**DATA TO PROCESS:**
****************************************
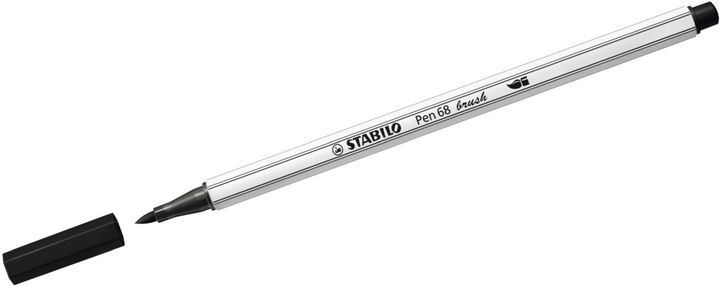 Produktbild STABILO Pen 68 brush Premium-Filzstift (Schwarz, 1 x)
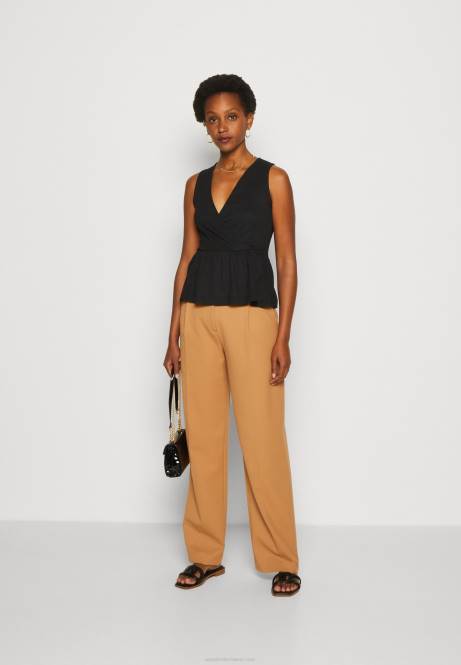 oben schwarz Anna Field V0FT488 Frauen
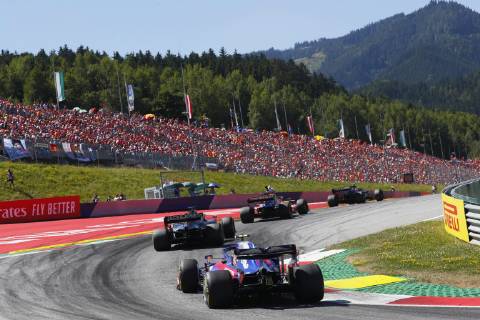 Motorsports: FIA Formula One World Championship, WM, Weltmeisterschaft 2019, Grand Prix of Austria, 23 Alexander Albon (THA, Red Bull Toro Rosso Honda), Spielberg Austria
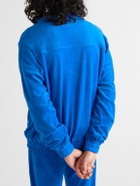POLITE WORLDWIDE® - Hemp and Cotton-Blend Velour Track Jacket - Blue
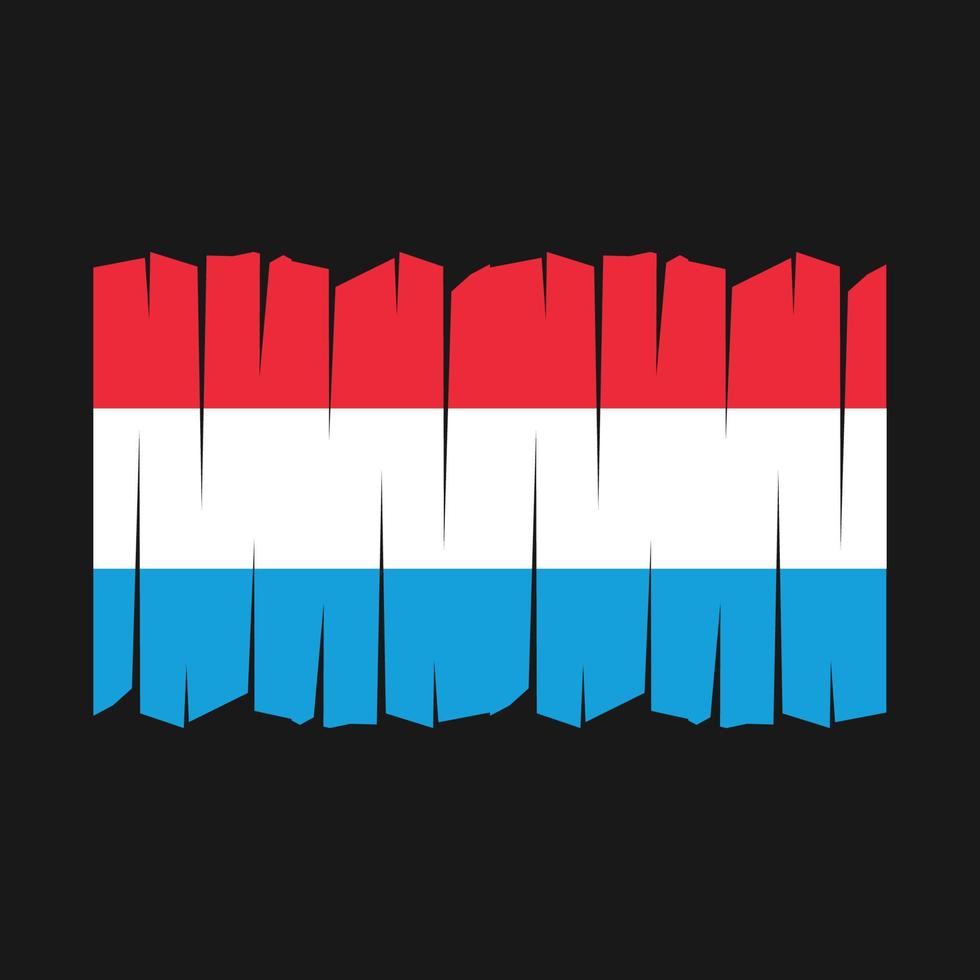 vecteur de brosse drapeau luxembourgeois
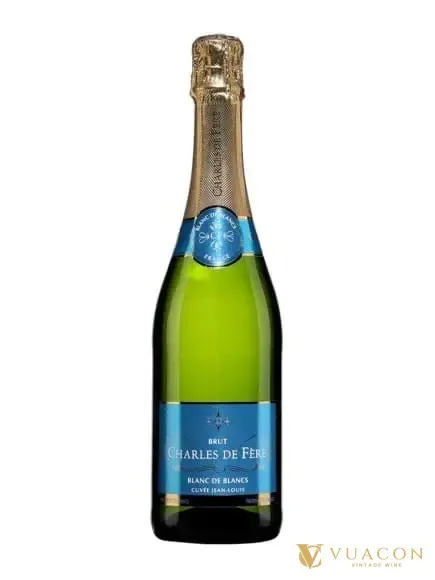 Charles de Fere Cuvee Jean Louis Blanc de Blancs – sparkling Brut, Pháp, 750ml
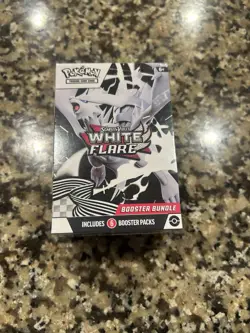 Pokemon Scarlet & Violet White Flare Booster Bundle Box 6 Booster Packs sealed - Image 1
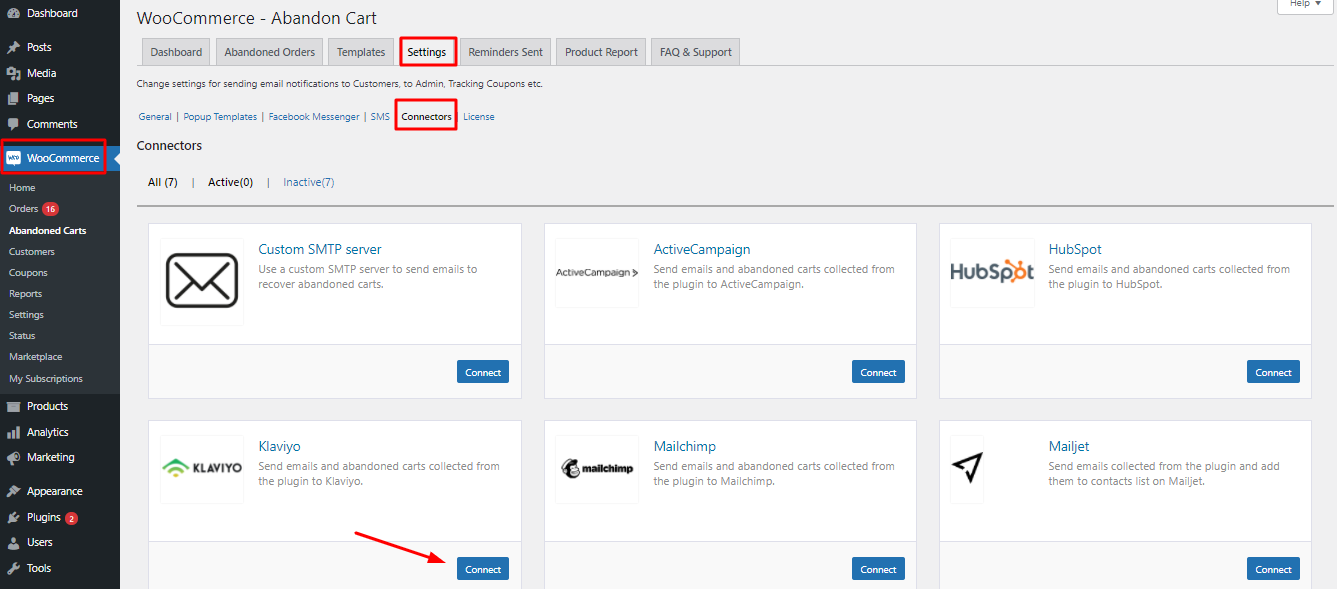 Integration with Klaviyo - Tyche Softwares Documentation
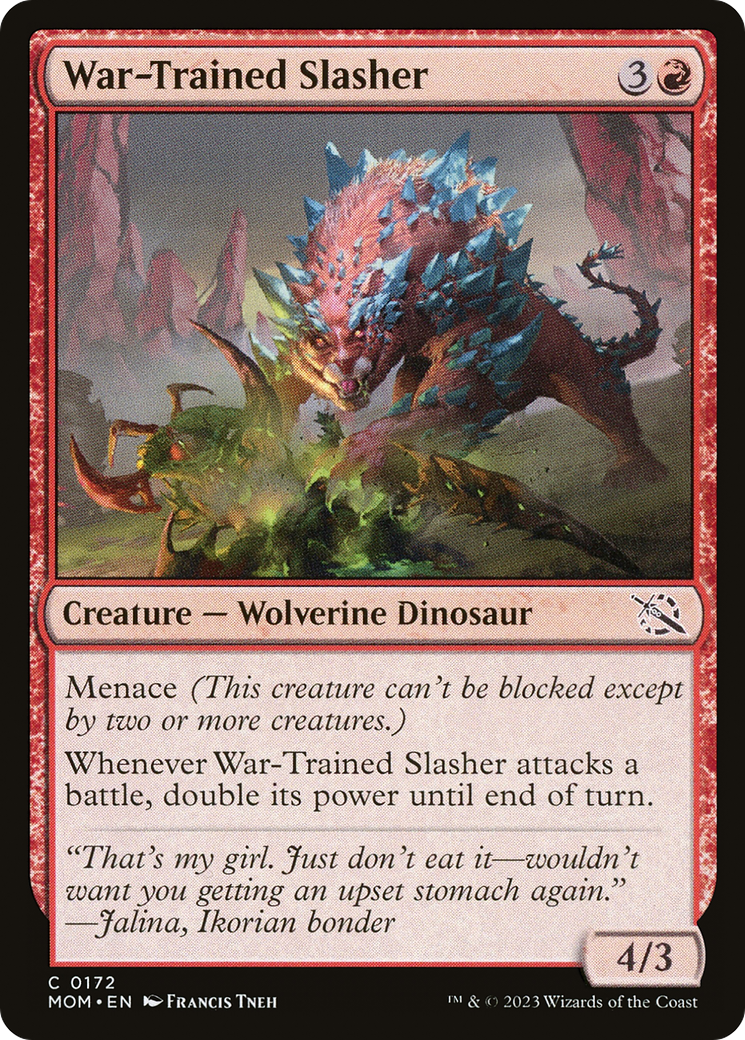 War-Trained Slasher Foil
****************************************
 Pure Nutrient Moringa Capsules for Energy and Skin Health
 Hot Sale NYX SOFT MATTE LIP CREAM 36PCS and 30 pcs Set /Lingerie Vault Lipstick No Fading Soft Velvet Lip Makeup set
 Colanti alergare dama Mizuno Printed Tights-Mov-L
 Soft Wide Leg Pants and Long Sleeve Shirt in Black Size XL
****************************************
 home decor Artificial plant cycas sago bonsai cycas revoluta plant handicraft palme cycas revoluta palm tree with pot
****************************************
**WHAT THIS TASK INVOLVES:**
The answer is those lines of the material above that run from the one containing "Produktbild STABILO Pen" up to and including the one containing "oben schwarz Anna Field V0FT488 Frauen", restated exactly and without images.

**OUTPUT FOR THIS TASK:**
 Produktbild STABILO Pen 68 brush Premium-Filzstift (Schwarz, 1 x)
 oben schwarz Anna Field V0FT488 Frauen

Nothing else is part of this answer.